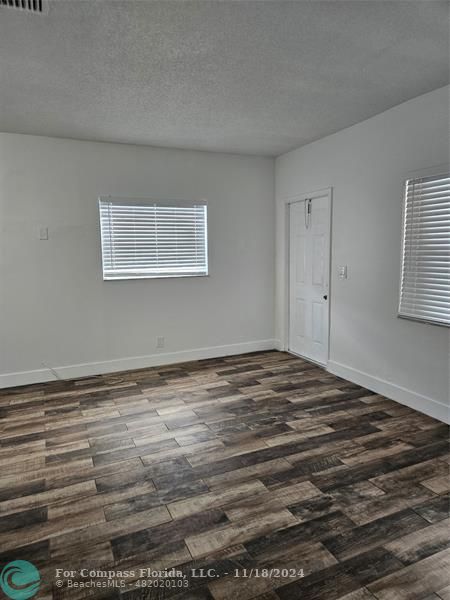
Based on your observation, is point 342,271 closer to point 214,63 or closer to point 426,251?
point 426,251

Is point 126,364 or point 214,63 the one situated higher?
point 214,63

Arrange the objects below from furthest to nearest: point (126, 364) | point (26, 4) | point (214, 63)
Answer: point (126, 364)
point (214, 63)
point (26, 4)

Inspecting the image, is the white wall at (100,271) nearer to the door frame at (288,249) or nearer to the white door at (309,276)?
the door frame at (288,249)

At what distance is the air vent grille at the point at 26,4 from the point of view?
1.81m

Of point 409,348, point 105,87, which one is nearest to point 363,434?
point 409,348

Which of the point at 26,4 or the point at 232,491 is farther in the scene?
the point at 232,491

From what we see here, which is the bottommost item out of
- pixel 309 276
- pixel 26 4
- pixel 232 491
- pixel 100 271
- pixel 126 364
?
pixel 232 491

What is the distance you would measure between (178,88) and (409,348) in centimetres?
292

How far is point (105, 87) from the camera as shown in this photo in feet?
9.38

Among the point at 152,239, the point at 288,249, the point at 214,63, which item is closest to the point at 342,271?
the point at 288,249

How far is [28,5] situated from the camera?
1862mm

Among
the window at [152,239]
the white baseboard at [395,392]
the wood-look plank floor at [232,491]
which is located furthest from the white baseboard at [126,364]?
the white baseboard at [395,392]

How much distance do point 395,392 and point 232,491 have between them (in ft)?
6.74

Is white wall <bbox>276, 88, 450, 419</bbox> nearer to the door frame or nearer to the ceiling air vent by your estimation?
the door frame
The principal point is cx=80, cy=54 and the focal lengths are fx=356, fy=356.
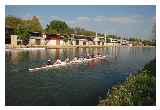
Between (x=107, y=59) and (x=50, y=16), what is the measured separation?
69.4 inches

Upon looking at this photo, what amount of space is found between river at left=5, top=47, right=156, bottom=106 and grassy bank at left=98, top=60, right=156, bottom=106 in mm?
________________________________________
■ DIRECTIVE ■
Leave the pictures out and reproduce all of the records exactly.

■ THE OUTPUT ■
Based on your observation, is point 342,271 closer to point 214,63 or closer to point 426,251?
point 426,251

Is point 126,364 or point 214,63 the one situated higher?
point 214,63

Arrange the objects below from furthest to nearest: point (126, 364) | point (26, 4) | point (214, 63)
Answer: point (126, 364)
point (214, 63)
point (26, 4)

Inspecting the image, is the white wall at (100,271) nearer to the door frame at (288,249) or nearer to the white door at (309,276)?
the door frame at (288,249)

At what distance is the air vent grille at the point at 26,4 from the point of view?
1.81m

Of point 409,348, point 105,87, which one is nearest to point 363,434?
point 409,348

Which of the point at 26,4 or the point at 232,491 is farther in the scene?
the point at 232,491

From what we see here, which is the bottommost item out of
- pixel 309 276
- pixel 26 4
- pixel 232 491
- pixel 100 271
- pixel 126 364
?
pixel 232 491

What is the distance you would measure between (178,88) and (409,348) in centimetres?
292

How far is point (105, 87) from the camera as shown in this photo in feet?
9.38

Among the point at 152,239, the point at 288,249, the point at 214,63, which item is closest to the point at 342,271?
the point at 288,249

How far is [28,5] situated from the camera?
1862mm

Among
the window at [152,239]
the white baseboard at [395,392]
the wood-look plank floor at [232,491]
which is located furthest from the white baseboard at [126,364]?
the white baseboard at [395,392]

How much distance do point 395,392 and point 232,491 have between them (in ft)?
6.74

Is white wall <bbox>276, 88, 450, 419</bbox> nearer to the door frame or nearer to the ceiling air vent by your estimation?
the door frame
The principal point is cx=80, cy=54 and the focal lengths are fx=356, fy=356.
Between (x=107, y=59) and (x=50, y=16), what is the measured separation?
69.4 inches

Upon looking at this photo, what amount of space is found between river at left=5, top=47, right=156, bottom=106 and grassy bank at left=98, top=60, right=156, bottom=106 in mm?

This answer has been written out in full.